Ganz neue demokratische Praxis

In Stuttgart bei den Schlichtungsgesprächen sitzt der ins öffentliche Recht eingewanderte Bürger nun auf einmal am Tisch, dem Ministerpräsidenten und den gewählten Repräsentanten der repräsentativen Demokratie gegenüber. Das ist nicht nur eine demokratietheoretische Sensation, das ist eine ganz neue demokratische Praxis. Es handelt sich um einen Akt der Integration. Am Tisch der Schlichtung verhandeln Bürger mit ihren gewählten Repräsentanten, von denen sie sich aber nicht mehr richtig repräsentiert fühlen. Nach den Regeln der repräsentativen Demokratie hätten die Bürger bis zur nächsten Wahl warten müssen - um dann neue Vertreter zu wählen, zu denen sie mehr Vertrauen haben.

Die Massenproteste sind nicht einfach Kritik an den aktuellen Mehrheiten im Parlament, also ein Angriff auf sie, sondern auch ein Vorgriff auf mögliche neue Mehrheiten, die das Projekt stoppen wollen. Bis dahin aber ist das Projekt Stuttgart 21, das nach den Regeln der repräsentativen Demokratie genehmigt worden ist, womöglich weit vorangetrieben. Das ist das eine.

Das andere ist, dass Ministerpräsident Mappus als Repräsentant der derzeitigen Parlamentsmehrheit ein Interesse daran hat, diese Mehrheit zu behalten. Das ist die Interessenlage, die am Tisch der Schlichtung sitzt. Im Übrigen ist nicht zu vergessen, dass die Protestierer nicht für alle Bürger sprechen können. Es kann in einer Demokratie nicht so sein, dass diejenigen, die am lautesten protestieren, dann einen "Pakt" mit den Regierenden schließen können. Deshalb ist die Volksabstimmung die beste Lösung.

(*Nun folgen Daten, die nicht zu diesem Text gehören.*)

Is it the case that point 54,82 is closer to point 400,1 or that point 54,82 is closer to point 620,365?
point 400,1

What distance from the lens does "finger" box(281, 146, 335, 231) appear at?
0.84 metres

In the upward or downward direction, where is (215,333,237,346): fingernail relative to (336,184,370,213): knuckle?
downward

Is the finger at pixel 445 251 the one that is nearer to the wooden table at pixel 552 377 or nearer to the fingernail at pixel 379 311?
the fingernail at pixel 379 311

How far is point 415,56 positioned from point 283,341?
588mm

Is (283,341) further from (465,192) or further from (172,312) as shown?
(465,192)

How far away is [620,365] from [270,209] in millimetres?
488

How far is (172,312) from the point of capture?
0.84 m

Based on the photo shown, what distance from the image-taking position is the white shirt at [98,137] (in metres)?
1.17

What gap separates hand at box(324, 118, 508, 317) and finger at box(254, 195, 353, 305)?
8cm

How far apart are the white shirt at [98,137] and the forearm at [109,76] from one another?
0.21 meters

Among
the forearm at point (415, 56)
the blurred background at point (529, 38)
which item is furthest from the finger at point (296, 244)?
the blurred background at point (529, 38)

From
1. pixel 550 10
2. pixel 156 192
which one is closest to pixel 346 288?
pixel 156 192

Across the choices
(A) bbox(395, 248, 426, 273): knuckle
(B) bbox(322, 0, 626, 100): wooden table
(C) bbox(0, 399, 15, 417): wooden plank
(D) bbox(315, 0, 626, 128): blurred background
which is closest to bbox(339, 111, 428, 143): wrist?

Man kann sich die repräsentative Demokratie in Deutschland als einen Apfelbaum vorstellen: Jahrzehnte alt, eigentlich ganz gut gewachsen, knorrig, aber da und dort verdorrt - und krankheitsanfällig; nicht mehr jeder ist mit der Fruchtqualität zufrieden. Beim Apfelbaum überlegt der Obstgärtner dann, ob und wie er ihn verbessern kann: Er pfropft dem alten Baum neue Zweige ein, "Edelreiser" nennt er sie. Wenn er das ordentlich macht, trägt der Baum ein paar Jahre später ganz neue Früchte, die Ernte wird besser. Idealiter funktionieren Schlichtung, Mediation und Bürgerentscheid auch so: als neue Zweige, als "Umveredelung" der repräsentativen Demokratie.